El truco maestro de la desinformación, sin embargo, está en el equilibrio entre la omisión y la exageración. Los grandes novelistas han hecho esto desde siempre. Muchos autores, por ejemplo, jamás nos dicen exactamente qué sienten sus personajes en cada momento; dejan que leamos entre líneas, logrando que la tensión sea embriagadora. La desinformación sigue la misma lógica, aunque aplicada al caos: omitir es clave para construir una narrativa convincente. ¿Por qué molestarse en mencionar que un determinado estudio citado sobre vacunas está refutado por otros veinte estudios? Eso sería como destripar el final del libro en el primer capítulo. Lo importante es que la historia fluya, no que sea estrictamente cierta…
La exageración, por otro lado, es el golpe de gracia. Un rumor apenas interesante puede transformarse en un fenómeno viral con la dosis adecuada de hipérbole. ¿Quieres que alguien haga clic en tu publicación? No basta con sugerir que un político tomó una mala decisión; necesitas declarar que esa decisión conducirá al colapso económico global en los próximos tres días. La literatura nos ha enseñado que el drama vende. Si no, ¿cómo explicamos el éxito de tragedias tan excesivas como Macbeth o La familia de Pascual Duarte? Cuando la realidad no ofrece suficiente intensidad, la exageración o el fatalismo vienen al rescate.
Ahora bien, podríamos argumentar que la literatura es un arma de doble filo. Por un lado, nos ayuda a desarrollar pensamiento crítico. Leer nos enseña a identificar puntos de vista, a cuestionar narrativas y a reconocer cuándo un personaje no es tan fiable como parece. Pero, irónicamente, también le ha dado a la humanidad las herramientas para fabricar mentiras más elaboradas. Es como si, tras leer el Quijote, alguien pensara: «Qué gran idea: inventar una realidad paralela y convencer al resto de que es real». Solo que, en este caso, el molino de viento no es un gigante; es una amenaza comunista creada por un think tank con suficiente presupuesto.
No todo está perdido. Si algo tiene la literatura que la desinformación no puede replicar es su intención última: hacernos más humanos. Una buena novela no busca confundirnos ni manipularnos, sino expandir nuestra comprensión del mundo, aunque sea imaginario. La desinformación, en cambio, se alimenta de nuestras emociones más básicas: el miedo, el odio, la desesperación, y las solivianta. Tal vez esa sea la gran diferencia entre ambas: una aspira a iluminar, la otra a oscurecer. Pero qué ironía tan dulce que, al final, solo con más literatura podremos combatir las mentiras. Necesitamos mejores historias, no más datos.
Porque si algo sabemos con certeza, es que los hechos, por sí solos, nunca ganarán.
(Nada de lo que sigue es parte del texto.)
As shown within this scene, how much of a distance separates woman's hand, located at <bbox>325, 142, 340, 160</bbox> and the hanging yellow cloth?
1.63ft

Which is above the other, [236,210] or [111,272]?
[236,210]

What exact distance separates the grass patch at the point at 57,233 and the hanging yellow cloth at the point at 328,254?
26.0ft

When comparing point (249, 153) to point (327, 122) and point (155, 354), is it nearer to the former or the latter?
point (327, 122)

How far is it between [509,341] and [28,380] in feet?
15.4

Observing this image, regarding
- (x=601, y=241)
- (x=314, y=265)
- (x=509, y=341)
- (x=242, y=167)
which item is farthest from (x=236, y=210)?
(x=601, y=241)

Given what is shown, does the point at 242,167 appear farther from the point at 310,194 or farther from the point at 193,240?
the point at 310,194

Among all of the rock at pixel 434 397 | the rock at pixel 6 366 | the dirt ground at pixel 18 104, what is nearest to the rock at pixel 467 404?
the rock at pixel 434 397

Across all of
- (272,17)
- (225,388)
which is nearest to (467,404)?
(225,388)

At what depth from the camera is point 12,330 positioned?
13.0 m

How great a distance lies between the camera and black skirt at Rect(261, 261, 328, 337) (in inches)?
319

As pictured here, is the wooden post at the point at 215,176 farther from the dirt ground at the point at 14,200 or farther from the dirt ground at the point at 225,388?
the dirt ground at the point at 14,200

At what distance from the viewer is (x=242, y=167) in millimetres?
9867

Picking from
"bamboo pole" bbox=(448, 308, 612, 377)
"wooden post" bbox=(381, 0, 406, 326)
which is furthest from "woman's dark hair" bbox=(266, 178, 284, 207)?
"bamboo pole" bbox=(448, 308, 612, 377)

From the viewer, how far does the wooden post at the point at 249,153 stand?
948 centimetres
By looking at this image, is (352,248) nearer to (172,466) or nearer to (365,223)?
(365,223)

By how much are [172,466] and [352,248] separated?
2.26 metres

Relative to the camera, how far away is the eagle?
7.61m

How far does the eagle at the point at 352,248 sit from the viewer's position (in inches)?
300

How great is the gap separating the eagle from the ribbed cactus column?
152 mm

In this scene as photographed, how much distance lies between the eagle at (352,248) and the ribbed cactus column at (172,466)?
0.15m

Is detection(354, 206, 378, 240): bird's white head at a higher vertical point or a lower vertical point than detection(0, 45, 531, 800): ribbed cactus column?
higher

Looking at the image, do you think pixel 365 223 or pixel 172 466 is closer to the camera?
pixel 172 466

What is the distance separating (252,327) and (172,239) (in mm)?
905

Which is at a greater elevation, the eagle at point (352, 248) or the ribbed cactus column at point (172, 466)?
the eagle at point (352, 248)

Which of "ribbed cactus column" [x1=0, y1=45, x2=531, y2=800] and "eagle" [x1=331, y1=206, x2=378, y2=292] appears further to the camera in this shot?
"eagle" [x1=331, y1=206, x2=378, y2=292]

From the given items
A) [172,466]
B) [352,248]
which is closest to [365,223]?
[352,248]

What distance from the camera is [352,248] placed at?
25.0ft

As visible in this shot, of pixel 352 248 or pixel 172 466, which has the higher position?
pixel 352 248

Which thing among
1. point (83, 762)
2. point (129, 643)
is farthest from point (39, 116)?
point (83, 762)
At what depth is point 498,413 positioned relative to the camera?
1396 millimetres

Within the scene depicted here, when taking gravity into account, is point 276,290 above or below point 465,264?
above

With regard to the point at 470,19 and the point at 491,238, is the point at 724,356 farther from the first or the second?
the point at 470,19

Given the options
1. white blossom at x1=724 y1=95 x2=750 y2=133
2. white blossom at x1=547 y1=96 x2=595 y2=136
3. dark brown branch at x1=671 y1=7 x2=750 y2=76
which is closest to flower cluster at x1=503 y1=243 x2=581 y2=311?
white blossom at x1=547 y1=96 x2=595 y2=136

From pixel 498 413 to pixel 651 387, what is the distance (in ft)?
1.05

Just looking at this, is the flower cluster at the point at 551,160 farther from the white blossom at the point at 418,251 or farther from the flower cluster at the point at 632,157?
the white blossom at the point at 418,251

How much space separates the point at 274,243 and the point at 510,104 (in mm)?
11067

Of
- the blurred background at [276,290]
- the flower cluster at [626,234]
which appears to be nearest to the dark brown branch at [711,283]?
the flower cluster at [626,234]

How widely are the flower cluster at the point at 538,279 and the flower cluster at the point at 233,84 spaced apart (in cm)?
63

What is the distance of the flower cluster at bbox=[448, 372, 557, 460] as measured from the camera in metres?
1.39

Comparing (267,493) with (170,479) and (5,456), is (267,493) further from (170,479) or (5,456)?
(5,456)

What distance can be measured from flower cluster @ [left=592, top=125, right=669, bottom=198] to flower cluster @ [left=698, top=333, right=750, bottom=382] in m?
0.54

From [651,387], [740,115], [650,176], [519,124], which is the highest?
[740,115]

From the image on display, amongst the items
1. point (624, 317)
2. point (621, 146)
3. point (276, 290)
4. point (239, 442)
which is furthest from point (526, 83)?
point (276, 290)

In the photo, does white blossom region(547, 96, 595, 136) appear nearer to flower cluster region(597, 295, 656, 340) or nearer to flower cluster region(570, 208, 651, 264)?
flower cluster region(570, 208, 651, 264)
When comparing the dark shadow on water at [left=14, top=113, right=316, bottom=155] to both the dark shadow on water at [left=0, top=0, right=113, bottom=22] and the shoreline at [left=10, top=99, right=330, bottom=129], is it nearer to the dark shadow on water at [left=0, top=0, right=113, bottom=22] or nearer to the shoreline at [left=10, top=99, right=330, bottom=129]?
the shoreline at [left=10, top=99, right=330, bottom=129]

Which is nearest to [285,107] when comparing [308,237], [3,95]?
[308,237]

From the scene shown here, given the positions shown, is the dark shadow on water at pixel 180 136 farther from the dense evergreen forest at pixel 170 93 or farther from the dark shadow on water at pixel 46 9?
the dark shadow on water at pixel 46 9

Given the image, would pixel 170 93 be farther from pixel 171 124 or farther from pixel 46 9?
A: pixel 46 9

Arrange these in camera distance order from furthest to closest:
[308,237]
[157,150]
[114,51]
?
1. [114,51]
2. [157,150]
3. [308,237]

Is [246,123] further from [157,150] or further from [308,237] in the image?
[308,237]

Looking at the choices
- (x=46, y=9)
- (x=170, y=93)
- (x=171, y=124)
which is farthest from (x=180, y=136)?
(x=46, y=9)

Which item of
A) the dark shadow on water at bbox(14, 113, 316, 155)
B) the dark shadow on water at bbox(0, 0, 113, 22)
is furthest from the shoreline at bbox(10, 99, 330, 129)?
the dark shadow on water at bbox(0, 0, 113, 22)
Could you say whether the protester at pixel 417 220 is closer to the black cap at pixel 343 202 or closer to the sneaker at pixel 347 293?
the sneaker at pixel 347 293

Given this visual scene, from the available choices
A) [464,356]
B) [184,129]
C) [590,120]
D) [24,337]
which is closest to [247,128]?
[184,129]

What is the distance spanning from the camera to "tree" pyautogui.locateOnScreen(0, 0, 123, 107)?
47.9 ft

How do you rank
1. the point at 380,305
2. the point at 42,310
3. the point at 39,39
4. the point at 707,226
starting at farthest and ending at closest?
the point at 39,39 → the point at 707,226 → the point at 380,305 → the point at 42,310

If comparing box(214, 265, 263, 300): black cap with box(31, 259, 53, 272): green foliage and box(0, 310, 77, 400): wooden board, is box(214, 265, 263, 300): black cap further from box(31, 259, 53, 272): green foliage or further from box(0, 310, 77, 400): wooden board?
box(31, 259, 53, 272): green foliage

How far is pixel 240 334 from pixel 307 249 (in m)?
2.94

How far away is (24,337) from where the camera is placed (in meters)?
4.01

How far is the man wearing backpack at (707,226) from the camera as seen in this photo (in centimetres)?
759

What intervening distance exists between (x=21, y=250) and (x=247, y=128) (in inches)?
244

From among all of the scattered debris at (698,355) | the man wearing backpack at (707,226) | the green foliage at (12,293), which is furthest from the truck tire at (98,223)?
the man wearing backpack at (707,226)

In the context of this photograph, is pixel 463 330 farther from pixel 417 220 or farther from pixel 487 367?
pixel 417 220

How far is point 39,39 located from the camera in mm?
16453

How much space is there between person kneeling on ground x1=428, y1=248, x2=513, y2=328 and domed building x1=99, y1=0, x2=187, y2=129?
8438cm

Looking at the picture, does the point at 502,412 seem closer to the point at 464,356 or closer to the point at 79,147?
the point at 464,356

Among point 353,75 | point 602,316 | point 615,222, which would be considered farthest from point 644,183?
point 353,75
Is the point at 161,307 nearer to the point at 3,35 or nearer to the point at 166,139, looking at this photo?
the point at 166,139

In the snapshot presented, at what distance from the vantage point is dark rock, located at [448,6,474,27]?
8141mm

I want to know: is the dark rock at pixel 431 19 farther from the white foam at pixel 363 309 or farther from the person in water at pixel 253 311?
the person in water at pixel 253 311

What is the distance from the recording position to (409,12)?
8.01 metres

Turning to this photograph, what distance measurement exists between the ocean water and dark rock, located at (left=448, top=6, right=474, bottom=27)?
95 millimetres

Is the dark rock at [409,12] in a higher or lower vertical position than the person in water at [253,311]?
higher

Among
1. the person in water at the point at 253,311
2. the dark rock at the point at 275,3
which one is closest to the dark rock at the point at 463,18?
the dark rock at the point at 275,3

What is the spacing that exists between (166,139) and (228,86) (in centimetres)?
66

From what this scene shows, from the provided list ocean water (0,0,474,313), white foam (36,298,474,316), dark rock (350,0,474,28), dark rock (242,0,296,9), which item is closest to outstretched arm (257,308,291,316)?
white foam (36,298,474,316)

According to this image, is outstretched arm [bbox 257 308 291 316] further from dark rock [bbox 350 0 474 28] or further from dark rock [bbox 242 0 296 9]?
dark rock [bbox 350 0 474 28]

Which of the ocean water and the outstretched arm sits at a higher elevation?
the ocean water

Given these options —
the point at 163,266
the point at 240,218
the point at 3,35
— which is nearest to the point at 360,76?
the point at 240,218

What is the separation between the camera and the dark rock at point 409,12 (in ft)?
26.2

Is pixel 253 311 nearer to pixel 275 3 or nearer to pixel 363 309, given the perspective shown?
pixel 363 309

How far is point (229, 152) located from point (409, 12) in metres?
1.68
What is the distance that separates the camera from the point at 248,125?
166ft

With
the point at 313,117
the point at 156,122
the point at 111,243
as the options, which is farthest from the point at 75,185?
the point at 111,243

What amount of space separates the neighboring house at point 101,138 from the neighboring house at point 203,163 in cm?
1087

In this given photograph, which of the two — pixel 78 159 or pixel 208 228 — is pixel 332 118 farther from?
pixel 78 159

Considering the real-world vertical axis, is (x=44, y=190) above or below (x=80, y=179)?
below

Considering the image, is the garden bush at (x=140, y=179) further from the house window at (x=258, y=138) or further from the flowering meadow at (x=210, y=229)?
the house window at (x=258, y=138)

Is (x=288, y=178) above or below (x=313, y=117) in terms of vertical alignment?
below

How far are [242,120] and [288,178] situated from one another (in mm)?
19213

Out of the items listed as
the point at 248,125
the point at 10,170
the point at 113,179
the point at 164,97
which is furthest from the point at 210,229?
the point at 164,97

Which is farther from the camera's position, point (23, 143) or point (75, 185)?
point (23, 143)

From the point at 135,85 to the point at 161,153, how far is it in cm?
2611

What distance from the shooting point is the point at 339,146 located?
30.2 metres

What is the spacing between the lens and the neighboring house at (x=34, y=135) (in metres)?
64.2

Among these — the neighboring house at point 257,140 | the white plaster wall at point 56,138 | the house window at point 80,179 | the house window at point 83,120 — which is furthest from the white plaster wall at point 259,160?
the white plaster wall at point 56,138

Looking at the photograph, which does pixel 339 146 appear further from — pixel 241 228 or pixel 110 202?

Solo las historias tienen ese poder. Tal vez la humanidad simplemente se equivocó de narrador. Mientras esperamos que vuelva a elegir con más cuidado, seguiremos inmersos en este universo pseudoliterario paralelo, donde cada teoría conspirativa es una novela mal editada y cada noticia falsa, un bestseller de aeropuerto. Al final, como ávidos lectores, seguiremos devorándolo todo.